I had to clamp my teeth on some choice words that would get me expelled. I was offended for the entire fourth estate. As a journalist, I wanted to tell him to get some sort of court order and then we’d talk. As a high school student still five weeks and three days from graduation, I knew there was nothing I could do to stop him.
Furiously mute, I dug into the backpack at my feet and handed over the camera. Halloran turned it over, his big thumbs pressing tiny buttons as he reviewed the pictures on the memory card. Pictures of the Spanish Club’s fund-raising table, with its rows of gum and candy, and last night’s basketball game, including a stellar shot of Eric Munoz nailing an NBA-worthy jump shot.
But no Biff, a.k.a. Brandon. No bug-eyed Jessica. No terror-stricken Stanley.
Halloran grunted with frustration, started to say something, then thrust the camera at me. “Get out of here, Quinn. And don’t be late for first period, because I’m not giving you a pass.”
I didn’t have to be told twice. Despite the big windows, the office felt claustrophobic. Maybe it was Halloran and his power trip. Maybe it was the wall behind his desk, filled with pictures of past sports triumphs—not the school’s, his own.
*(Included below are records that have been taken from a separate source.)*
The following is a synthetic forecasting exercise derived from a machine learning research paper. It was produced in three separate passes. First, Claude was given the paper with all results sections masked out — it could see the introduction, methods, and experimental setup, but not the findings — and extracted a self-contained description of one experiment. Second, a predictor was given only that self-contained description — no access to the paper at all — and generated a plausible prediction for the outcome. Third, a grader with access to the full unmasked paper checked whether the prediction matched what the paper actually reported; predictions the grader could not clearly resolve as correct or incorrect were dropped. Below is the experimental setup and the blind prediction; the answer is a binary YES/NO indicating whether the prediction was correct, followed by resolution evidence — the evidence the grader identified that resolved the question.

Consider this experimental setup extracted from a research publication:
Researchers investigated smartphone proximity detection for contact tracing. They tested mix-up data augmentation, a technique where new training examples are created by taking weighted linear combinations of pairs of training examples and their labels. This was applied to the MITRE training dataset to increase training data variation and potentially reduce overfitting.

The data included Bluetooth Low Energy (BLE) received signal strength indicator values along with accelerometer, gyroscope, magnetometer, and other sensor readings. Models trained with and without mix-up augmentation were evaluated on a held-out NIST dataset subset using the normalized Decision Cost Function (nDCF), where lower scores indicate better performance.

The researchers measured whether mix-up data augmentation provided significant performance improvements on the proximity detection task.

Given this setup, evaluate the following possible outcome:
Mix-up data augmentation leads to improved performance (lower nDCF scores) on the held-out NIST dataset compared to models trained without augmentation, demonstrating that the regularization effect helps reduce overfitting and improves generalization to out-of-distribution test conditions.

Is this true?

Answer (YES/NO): NO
The thought that this was what bullies grew into, minor tyrants who took jobs where they could relive their
glory days by continuing to terrorize students, made my head ache.
I felt immediately better when I left the office, as if the air were somehow cleaner. My granny might say something about the Quinn ability to sense things unseen, but more likely it was the evil power of Halloran’s aftershave.
The warning bell clanged directly over my head. I had five minutes to find a caffeine infusion before English, which was on the other side of the building from the nearest Coke machine. (I had them all plotted on a sort of mental MapQuest.) I could make it if I ran. But pairing my graceless jog with a hurriedly gulped-down soft drink seemed like a recipe for disaster.